Writing has always come easy to me.
That’s why I made my career in it. I’ve never been one to push myself past my natural comfort zone.
When I was growing up, one of our family’s most strongly held beliefs was that each of us is born with certain talents. You stick with what you’re good at, and try desperately to avoid the humiliation of attempting what you’re bad at.
I was the high school kid who took the minimum math and science credits required to graduate, rather than tackling the challenge of pre-calc. The kid who sat on the sidelines during gym class, refusing to dress in my uniform, willing to get a D in phys ed rather than play volleyball in front of my peers.

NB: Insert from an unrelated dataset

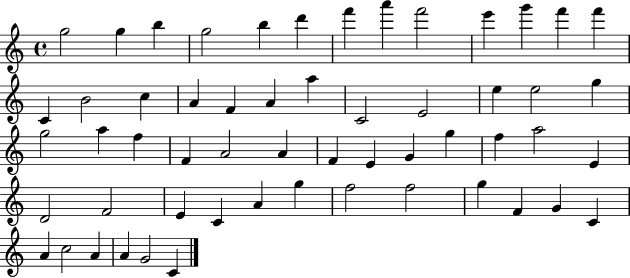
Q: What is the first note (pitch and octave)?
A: G5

Even my writing — I’ve kept it in the comfort zone. News stories. Press releases. Sporadic blog posts here, but only when they come easily. All my more ambitious creative writing attempts stay hidden in a private folder, abandoned when they inevitably fail to live up to my standards.

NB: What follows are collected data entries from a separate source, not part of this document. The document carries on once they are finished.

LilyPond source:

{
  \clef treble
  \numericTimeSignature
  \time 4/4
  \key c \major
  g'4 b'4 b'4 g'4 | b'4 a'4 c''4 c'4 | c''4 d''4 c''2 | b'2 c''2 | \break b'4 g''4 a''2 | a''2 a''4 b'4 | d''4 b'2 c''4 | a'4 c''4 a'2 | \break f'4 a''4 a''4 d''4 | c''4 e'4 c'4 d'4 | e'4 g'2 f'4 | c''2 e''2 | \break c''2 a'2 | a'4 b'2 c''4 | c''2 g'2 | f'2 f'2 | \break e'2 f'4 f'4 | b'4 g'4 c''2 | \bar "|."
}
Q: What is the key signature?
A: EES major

During a writing class a few months ago, I was introduced to the concept of “deep practice.” The idea is that working at the edge of our abilities — being willing to make mistakes and even fail — is the only way to develop new skills, to tap into that internal flow, to move forward.
Since then, I have been trying to tread into deeper water. Trying to write longer, more ambitious pieces that I will eventually submit for publication. Trying to tell my own story after decades of telling other people’s stories.
I’m reading literary magazines and comparing my own amateurish attempts, feeling the weight of just how much I have to learn. Look at all these literary writers — many of them far younger than I — who have changed the world with their words. Here I am at 42, an infant just taking her first steps.
I’m sharing my writing with a few select readers and, instead of the accolades I’m used to, being met with gentle but firm criticism. Or worse, with utter silence.
I’m interrogating myself daily. What if the fact that this doesn’t come easy means I’m no good? What if I just look stupid, typing away on my little stories that no one wants to read?
Is this what “deep practice” feels like? It’s kind of scary out here in open water.